Task prompt:
Put the part of the records that begins with the line containing "What is the distance that" and ends with the line containing "19212 centimetres" into a Markdown table with the columns Row and Line. Skip blank lines, and number each remaining line in order.

(Collection records)
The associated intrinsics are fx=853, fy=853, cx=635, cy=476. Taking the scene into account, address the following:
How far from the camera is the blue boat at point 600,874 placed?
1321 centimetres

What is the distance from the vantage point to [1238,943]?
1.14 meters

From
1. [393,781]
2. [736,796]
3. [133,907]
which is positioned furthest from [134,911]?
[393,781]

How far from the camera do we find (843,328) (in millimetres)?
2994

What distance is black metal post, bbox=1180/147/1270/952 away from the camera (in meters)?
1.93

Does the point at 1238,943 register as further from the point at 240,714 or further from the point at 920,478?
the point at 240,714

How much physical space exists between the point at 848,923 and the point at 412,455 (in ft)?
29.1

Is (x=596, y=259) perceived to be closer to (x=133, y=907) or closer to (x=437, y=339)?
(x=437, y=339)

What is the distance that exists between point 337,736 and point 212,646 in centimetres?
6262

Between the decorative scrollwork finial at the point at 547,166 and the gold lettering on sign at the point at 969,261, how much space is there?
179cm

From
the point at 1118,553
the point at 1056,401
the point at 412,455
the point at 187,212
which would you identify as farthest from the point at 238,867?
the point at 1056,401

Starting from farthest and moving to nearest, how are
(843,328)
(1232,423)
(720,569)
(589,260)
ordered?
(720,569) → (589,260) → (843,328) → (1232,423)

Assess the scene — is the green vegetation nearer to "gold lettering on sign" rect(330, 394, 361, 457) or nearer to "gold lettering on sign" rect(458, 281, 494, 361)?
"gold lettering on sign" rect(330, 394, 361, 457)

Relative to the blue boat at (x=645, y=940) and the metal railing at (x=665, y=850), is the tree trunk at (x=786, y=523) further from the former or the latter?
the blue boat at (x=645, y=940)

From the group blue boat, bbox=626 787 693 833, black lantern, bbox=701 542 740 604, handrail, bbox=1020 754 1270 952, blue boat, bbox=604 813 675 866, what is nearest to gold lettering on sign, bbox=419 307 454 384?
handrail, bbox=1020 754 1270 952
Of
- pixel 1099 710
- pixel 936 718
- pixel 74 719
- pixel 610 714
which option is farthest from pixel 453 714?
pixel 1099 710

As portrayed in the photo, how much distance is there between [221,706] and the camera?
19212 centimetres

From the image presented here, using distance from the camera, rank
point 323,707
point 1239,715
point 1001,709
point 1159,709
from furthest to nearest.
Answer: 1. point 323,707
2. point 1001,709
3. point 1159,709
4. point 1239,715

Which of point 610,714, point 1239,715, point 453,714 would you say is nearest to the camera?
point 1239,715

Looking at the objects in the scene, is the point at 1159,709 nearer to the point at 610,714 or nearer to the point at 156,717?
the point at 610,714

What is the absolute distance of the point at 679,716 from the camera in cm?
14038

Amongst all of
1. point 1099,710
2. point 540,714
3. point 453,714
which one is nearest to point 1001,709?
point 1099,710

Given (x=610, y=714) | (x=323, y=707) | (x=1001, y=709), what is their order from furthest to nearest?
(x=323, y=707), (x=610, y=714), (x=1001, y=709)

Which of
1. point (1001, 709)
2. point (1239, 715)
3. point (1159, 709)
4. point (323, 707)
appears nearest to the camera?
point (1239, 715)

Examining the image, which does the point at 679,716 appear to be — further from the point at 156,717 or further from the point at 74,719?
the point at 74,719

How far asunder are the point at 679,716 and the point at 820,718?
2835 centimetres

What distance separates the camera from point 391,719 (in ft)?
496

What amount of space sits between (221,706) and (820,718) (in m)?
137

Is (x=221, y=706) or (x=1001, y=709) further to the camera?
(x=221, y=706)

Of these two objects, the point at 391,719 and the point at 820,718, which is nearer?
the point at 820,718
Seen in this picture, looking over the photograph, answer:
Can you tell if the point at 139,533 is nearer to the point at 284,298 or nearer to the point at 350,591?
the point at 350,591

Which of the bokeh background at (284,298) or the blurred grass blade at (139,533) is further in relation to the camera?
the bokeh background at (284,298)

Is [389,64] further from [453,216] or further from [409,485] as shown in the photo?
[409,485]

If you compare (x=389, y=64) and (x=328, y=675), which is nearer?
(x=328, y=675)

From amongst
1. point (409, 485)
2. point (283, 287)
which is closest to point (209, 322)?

Finished task:
| Row | Line |
|---|---|
| 1 | What is the distance that exists between point 337,736 and point 212,646 in centimetres? |
| 2 | 6262 |
| 3 | Between the decorative scrollwork finial at the point at 547,166 and the gold lettering on sign at the point at 969,261, how much space is there? |
| 4 | 179cm |
| 5 | From |
| 6 | the point at 1118,553 |
| 7 | the point at 1056,401 |
| 8 | the point at 412,455 |
| 9 | the point at 187,212 |
| 10 | which would you identify as farthest from the point at 238,867? |
| 11 | the point at 1056,401 |
| 12 | Starting from farthest and moving to nearest, how are |
| 13 | (843,328) |
| 14 | (1232,423) |
| 15 | (720,569) |
| 16 | (589,260) |
| 17 | ordered? |
| 18 | (720,569) → (589,260) → (843,328) → (1232,423) |
| 19 | Assess the scene — is the green vegetation nearer to "gold lettering on sign" rect(330, 394, 361, 457) or nearer to "gold lettering on sign" rect(458, 281, 494, 361)? |
| 20 | "gold lettering on sign" rect(330, 394, 361, 457) |
| 21 | Relative to the blue boat at (x=645, y=940) and the metal railing at (x=665, y=850), is the tree trunk at (x=786, y=523) further from the former or the latter? |
| 22 | the blue boat at (x=645, y=940) |
| 23 | From the group blue boat, bbox=626 787 693 833, black lantern, bbox=701 542 740 604, handrail, bbox=1020 754 1270 952, blue boat, bbox=604 813 675 866, what is nearest to gold lettering on sign, bbox=419 307 454 384? |
| 24 | handrail, bbox=1020 754 1270 952 |
| 25 | Of |
| 26 | - pixel 1099 710 |
| 27 | - pixel 936 718 |
| 28 | - pixel 74 719 |
| 29 | - pixel 610 714 |
| 30 | which option is farthest from pixel 453 714? |
| 31 | pixel 1099 710 |
| 32 | As portrayed in the photo, how much distance is there between [221,706] and the camera? |
| 33 | 19212 centimetres |